The 4-to-1 vote opened the proposal to public comment just weeks before the Department of Labor, which oversees retirement accounts, must decide whether it will take steps to resuscitate its own best interest standard. The future of that rule remains uncertain.
The S.E.C.’s proposal includes three parts. First, it would require brokers to put their customers’ interests first when making investment recommendations. Second, it would require registered brokers and registered investment advisers to provide a brief summary of their relationship with clients. And last, it would reaffirm and clarify the existing rules of conduct for investment advisers, who are held to a higher standard than brokers.
Consumer advocates said they had yet to go through the details of the roughly 1,000-page proposal, but they were worried that the rule did not make it clear what the best interest standard meant, and that it could potentially confuse consumers.
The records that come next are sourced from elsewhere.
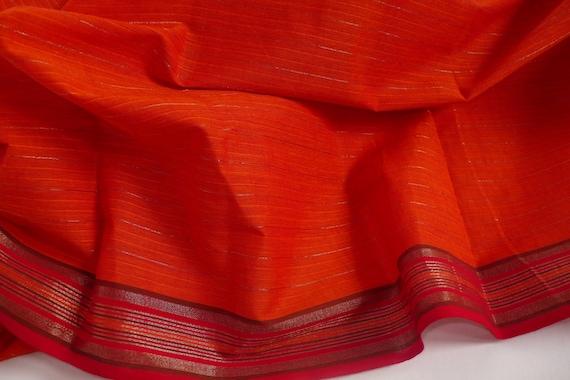 Handloom  Cotton  Fabric in Orange with striped Border ,  MC14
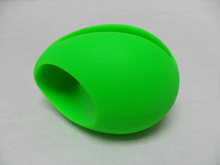 2012 Hot sale Mini egg shape silicone Speakers for iPhone4/5,Egg shape mini audion silicone speaker for iphone4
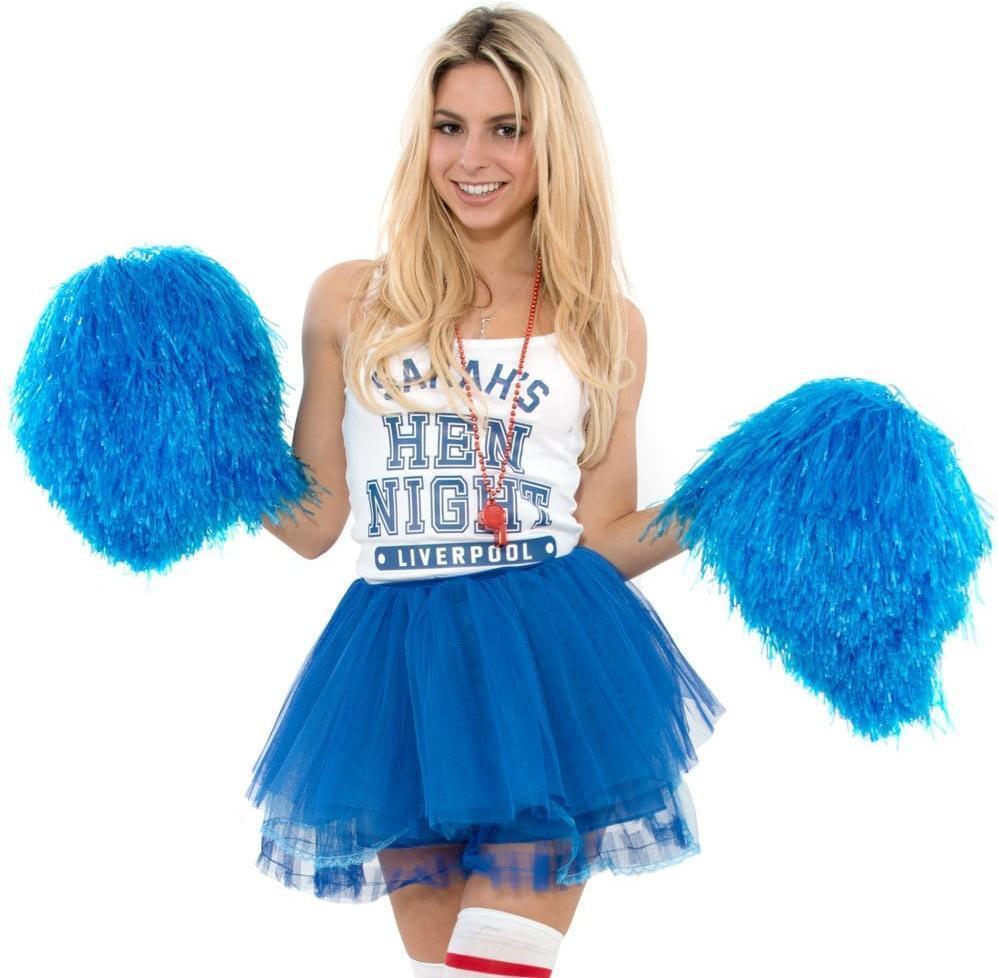 Fancy Dress Christmas Group Dance Sport Party USA Jumbo Cheerleader Pom Pom UK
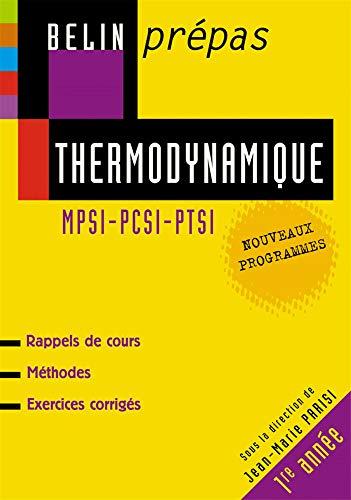 Thermodynamique MPSI-PCSI-PTSI
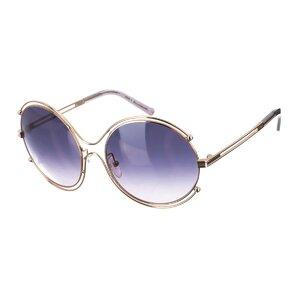 Gafas de Sol Chloé CE122S-744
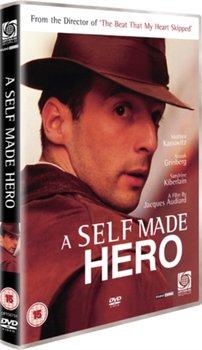 A Self Made Hero (brak polskiej wersji językowej)-Audiard Jacques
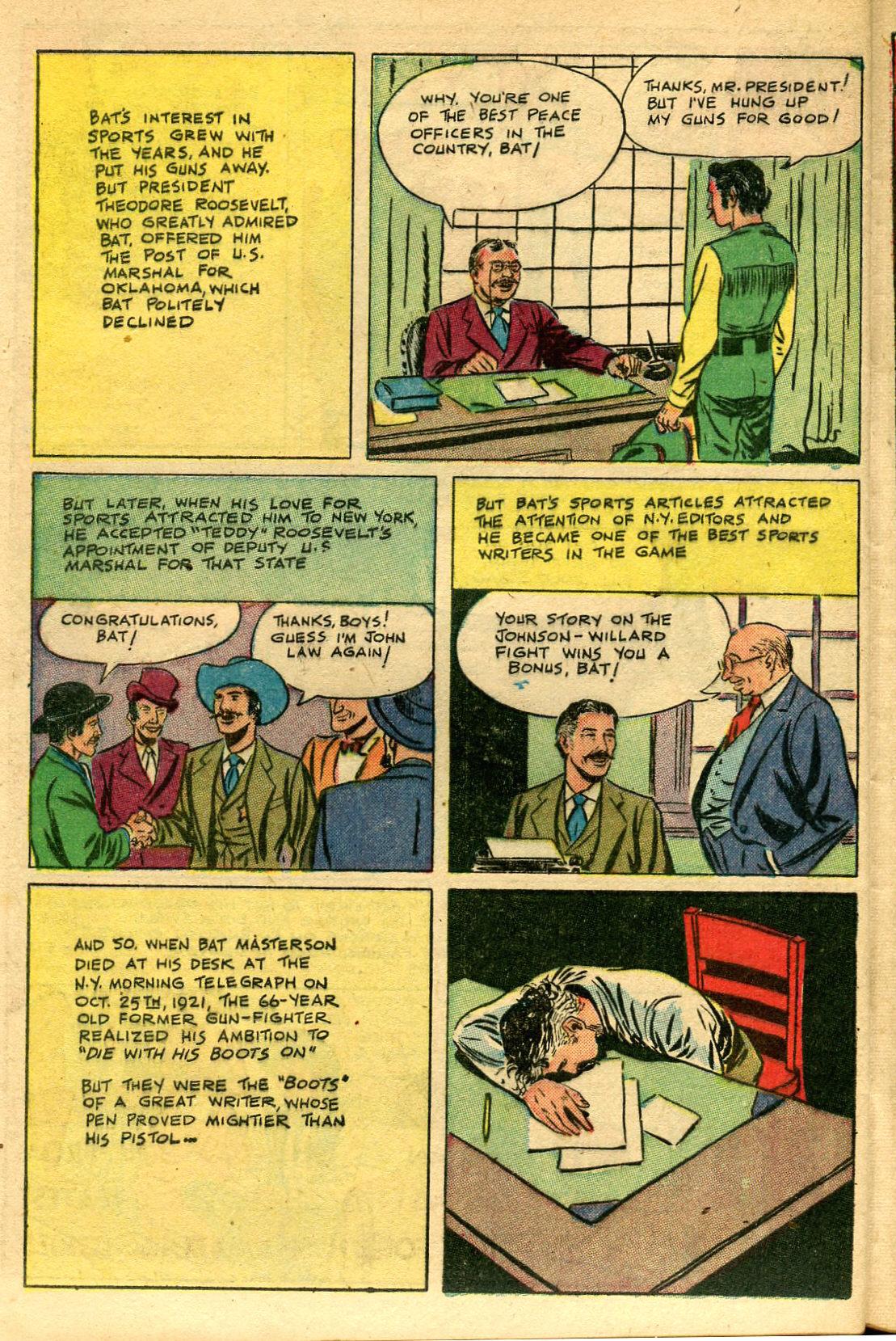 Read online Shadow Comics comic -  Issue #69 - 40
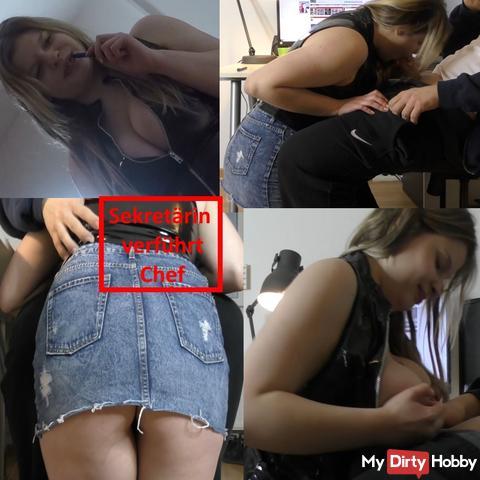 Secretary seduces boss
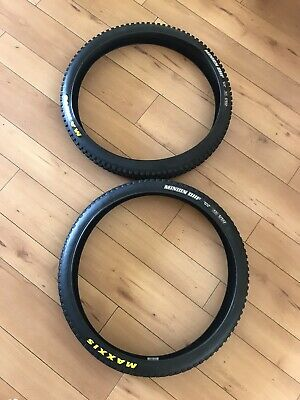 Maxxis Minion DHF Tyres • 19.80£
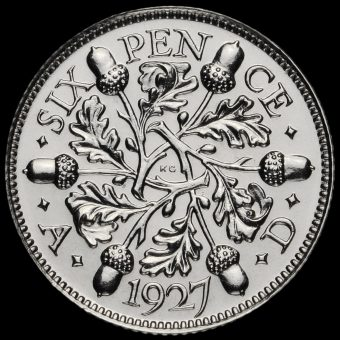 1927 George V Proof Silver Sixpence Reverse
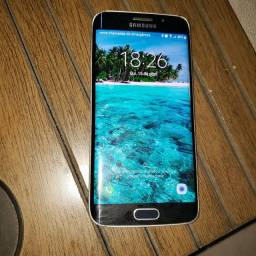 Samsung  S6 Edge 32 GB 3 RAM 4G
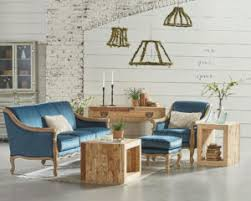 Latest bedroom furniture trends by Joanna Gaines Fixer Upper TV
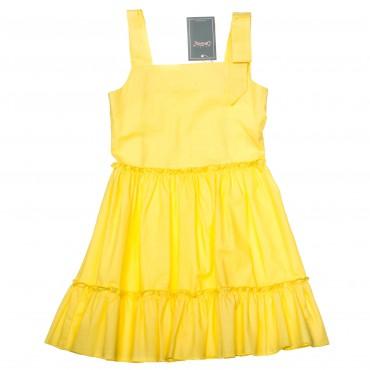 Kids Couture: Платье 2015-90 желтое 61008581 - главное фото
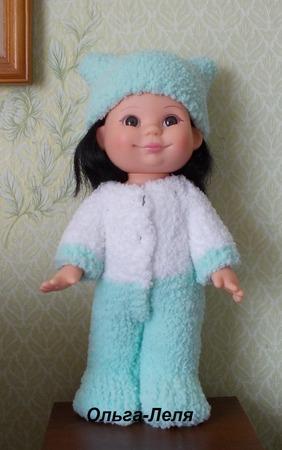 """Фото. Костюм для куклы """"Плюша"""".  Автор работы - Ольга-Леля"""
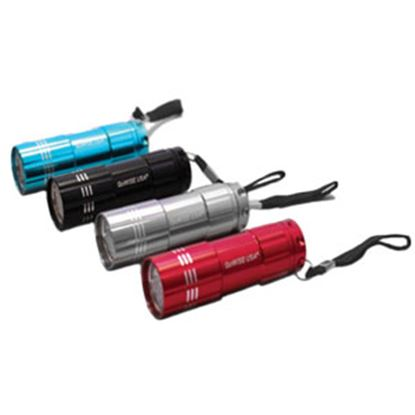 Picture of Green LongLife GoWISEUSA (R) Red/Blue/Silver/Black LED Battery Operated Flashlight GW29002 18-0944
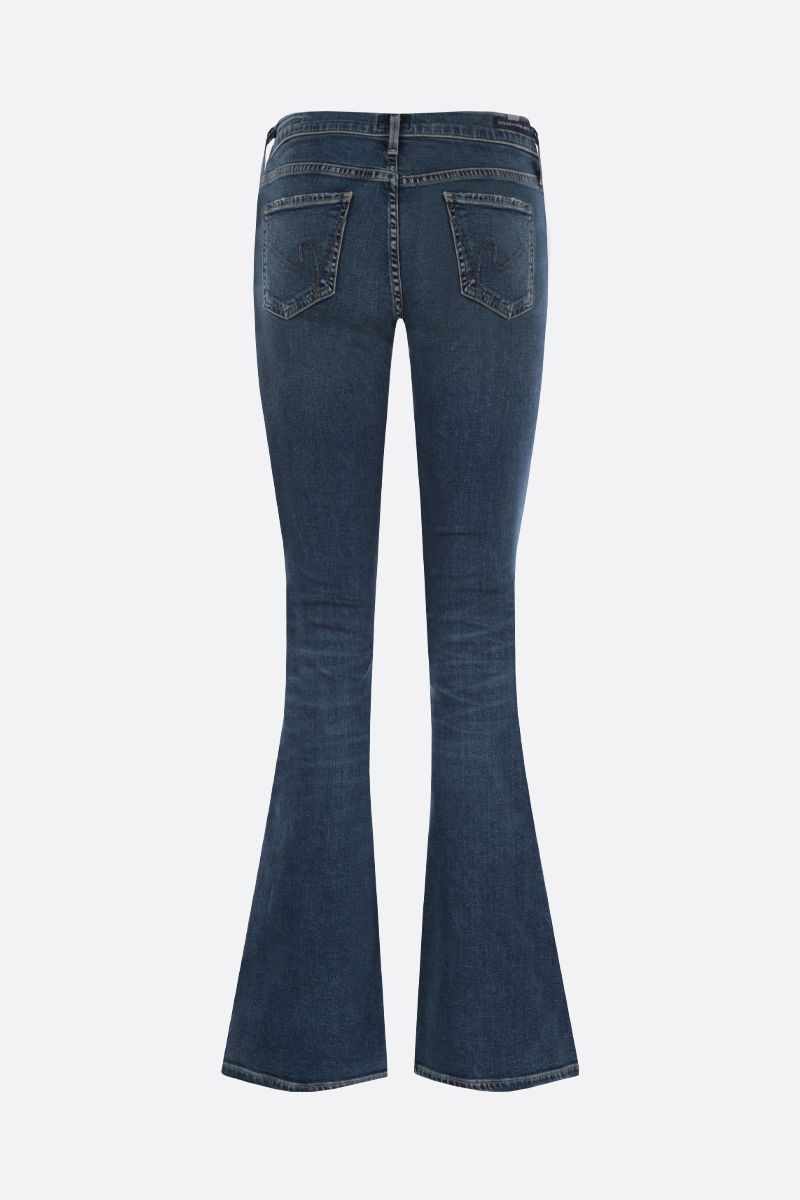 CITIZENS OF HUMANITY: Emannuelle flare jeans Color Blue_2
“If you don’t define that best interest requires the broker to recommend the best available investment option — based on reasonable assumptions and a careful assessment of the needs of the investor and the characteristics of the investor — it shouldn’t be called a best interest standard,” said Barbara Roper, director of investor protection at the Consumer Federation of America. “It is a step in that direction, but not a true best interest standard.”
The proposed rules would also restrict certain brokers from calling themselves advisers, so that investors are not misled into believing a broker is a registered investment adviser, which must act as a fiduciary, an even higher standard.
It might seem that requiring financial professionals to put customers first would gain universal support, but the battle to get such rules passed has been long and arduous. The financial services and insurance industries have aggressively opposed such rules, arguing that they curtail investor choice and increase compliance costs.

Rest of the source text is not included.